Can you print the data below word for word, but without the pictures?

» Provided information
-=-=-

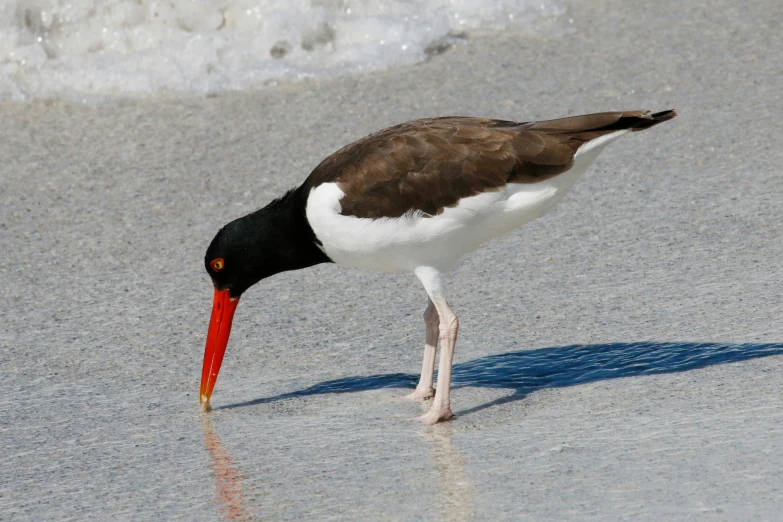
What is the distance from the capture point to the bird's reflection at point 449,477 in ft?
12.4

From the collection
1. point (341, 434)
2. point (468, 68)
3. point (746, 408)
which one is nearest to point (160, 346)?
point (341, 434)

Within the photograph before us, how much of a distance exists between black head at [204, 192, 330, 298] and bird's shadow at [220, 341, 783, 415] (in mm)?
600

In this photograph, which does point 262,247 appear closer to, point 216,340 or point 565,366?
point 216,340

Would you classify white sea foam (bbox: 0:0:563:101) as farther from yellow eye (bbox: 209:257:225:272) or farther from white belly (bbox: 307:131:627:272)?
white belly (bbox: 307:131:627:272)

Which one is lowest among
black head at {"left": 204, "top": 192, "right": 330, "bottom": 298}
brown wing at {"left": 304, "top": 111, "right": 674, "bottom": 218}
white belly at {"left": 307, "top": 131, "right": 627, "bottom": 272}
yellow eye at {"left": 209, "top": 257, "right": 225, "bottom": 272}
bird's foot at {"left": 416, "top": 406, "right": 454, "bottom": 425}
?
bird's foot at {"left": 416, "top": 406, "right": 454, "bottom": 425}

-=-=-

» Answer to the problem
What is the distance from the capture point to the bird's reflection at point 449,477 in ft?
12.4

From the collection
1. point (341, 434)
2. point (468, 68)
3. point (746, 408)
which one is nearest to point (160, 346)?
point (341, 434)

Within the photograph before us, how much of a distance exists between black head at [204, 192, 330, 298] and bird's shadow at [220, 341, 783, 415] (in mm)?
600

In this photograph, which does point 262,247 appear closer to, point 216,340 or point 565,366?
point 216,340

Would you classify white sea foam (bbox: 0:0:563:101) as farther from yellow eye (bbox: 209:257:225:272) or farther from white belly (bbox: 307:131:627:272)?
white belly (bbox: 307:131:627:272)

Which one is lowest among
black head at {"left": 204, "top": 192, "right": 330, "bottom": 298}
brown wing at {"left": 304, "top": 111, "right": 674, "bottom": 218}
white belly at {"left": 307, "top": 131, "right": 627, "bottom": 272}
yellow eye at {"left": 209, "top": 257, "right": 225, "bottom": 272}
bird's foot at {"left": 416, "top": 406, "right": 454, "bottom": 425}
?
bird's foot at {"left": 416, "top": 406, "right": 454, "bottom": 425}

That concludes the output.